He arched a brow to her. "I have handled myself well against the U.S. Cavalry, Rebs, Crows, and others. Would you have me run from a tapping in a mine shaft?"

Shawna nodded strenuously. He laughed softly, pulling her close for just a moment to set a brotherly kiss upon her forehead.

"We have to find out what's going on."

"It's probably David, preparing his morning tea," Shawna murmured dryly.

"Shush!" he warned her.

"Oh, aye. We don't know who might be listening!"

He proceeded forward again, amazingly silent though he wore boots. She crept quietly behind him with a deep sense of dread. She was afraid. Not just for herself. For them both.

Ahead of her, Hawk paused. Listened.

The tapping came again. More persistent. As if whoever was tapping had become annoyed because the noise wasn't causing them to react swiftly enough.

Hawk turned, lifting a hand to stop her.

Even as he did so, a curious gust of air suddenly burst into the tunnel.

And Shawna's lantern was extinguished.

Total darkness instantly fell upon the tunnel shaft.

For a moment, there was silence.

The tapping began again.

"Shawna!" Hawk said softly.

"I'm here."

"Don't move. Don't move, do you hear me?"

"I won't move. I can't move. I can't see anything at all. Hawk? Don't you move—"

"I have matches," Hawk said. "I've got to reach you to relight the lantern." A small burst of flame appeared against his cupped hands and he called out irritably, "I told you to stay still!"

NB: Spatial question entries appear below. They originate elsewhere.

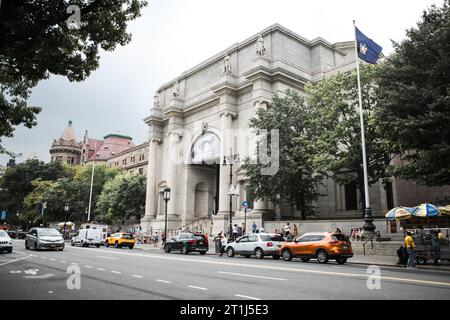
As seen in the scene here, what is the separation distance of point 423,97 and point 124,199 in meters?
46.9

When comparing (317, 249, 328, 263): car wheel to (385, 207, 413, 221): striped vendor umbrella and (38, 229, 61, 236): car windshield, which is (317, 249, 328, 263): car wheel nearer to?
(385, 207, 413, 221): striped vendor umbrella

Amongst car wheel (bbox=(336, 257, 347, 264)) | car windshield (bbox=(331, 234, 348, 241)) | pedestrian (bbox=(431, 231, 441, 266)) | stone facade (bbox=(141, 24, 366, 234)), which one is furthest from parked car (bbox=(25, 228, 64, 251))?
pedestrian (bbox=(431, 231, 441, 266))

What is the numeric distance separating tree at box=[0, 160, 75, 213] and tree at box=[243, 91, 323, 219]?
62.1 meters

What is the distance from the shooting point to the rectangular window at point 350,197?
1510 inches

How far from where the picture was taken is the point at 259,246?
22.6 metres

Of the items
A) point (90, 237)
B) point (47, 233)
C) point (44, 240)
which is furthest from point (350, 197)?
point (44, 240)

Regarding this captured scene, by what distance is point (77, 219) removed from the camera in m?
68.0

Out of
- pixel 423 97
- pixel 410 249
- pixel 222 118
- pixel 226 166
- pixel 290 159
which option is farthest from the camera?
pixel 222 118

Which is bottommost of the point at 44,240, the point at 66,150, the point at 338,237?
the point at 44,240

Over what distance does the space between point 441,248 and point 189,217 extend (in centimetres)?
3483

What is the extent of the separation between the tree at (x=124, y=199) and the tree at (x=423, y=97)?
4395cm

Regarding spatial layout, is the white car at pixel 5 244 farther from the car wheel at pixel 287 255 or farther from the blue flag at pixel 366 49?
the blue flag at pixel 366 49

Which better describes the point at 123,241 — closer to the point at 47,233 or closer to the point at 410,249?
the point at 47,233
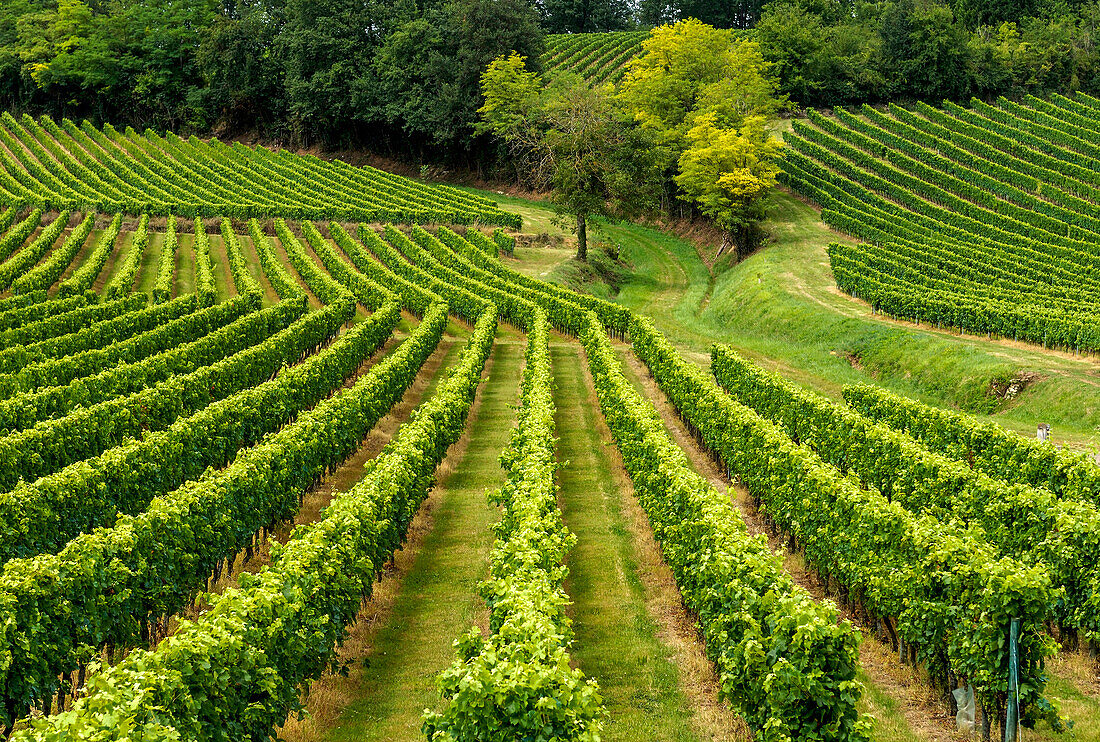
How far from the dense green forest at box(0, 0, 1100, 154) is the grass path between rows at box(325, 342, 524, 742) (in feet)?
264

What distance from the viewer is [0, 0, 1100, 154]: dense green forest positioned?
104688 mm

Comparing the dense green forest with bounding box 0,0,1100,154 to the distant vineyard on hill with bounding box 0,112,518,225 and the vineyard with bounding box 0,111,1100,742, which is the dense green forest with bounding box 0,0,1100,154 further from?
the vineyard with bounding box 0,111,1100,742

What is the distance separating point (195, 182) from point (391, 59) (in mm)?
28367

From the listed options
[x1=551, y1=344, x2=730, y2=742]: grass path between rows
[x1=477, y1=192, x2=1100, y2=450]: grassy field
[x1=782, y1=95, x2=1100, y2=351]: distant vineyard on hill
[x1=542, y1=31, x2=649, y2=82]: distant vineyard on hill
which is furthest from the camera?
[x1=542, y1=31, x2=649, y2=82]: distant vineyard on hill

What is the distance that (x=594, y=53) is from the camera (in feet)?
461

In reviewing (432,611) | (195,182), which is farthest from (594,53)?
(432,611)

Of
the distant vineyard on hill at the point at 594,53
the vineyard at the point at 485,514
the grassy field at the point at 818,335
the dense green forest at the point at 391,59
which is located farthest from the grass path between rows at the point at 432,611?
the distant vineyard on hill at the point at 594,53

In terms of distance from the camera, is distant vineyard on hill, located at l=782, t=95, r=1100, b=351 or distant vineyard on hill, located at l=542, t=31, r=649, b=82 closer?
distant vineyard on hill, located at l=782, t=95, r=1100, b=351

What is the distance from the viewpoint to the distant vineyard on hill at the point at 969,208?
49.3m

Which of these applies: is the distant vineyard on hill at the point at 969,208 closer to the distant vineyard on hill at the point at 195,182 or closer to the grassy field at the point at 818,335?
the grassy field at the point at 818,335

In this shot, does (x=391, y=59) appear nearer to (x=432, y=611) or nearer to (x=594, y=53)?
(x=594, y=53)

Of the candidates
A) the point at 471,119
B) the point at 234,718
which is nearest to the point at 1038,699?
the point at 234,718

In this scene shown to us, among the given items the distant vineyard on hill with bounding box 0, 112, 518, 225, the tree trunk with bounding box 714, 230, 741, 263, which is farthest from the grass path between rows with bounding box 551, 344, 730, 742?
the distant vineyard on hill with bounding box 0, 112, 518, 225

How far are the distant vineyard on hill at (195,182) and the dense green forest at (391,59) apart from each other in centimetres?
908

"I am still!" Shawna said indignantly.

"I can see your shadow. Shawna, dammit, get back here!"

The match went out. Shawna heard footsteps, his, moving hard and boldly in the darkness toward the natural curve of the shaft.

But she hadn't moved a muscle. She was still grasping her extinguished lantern, her back now against the wall as she stared blindly around her.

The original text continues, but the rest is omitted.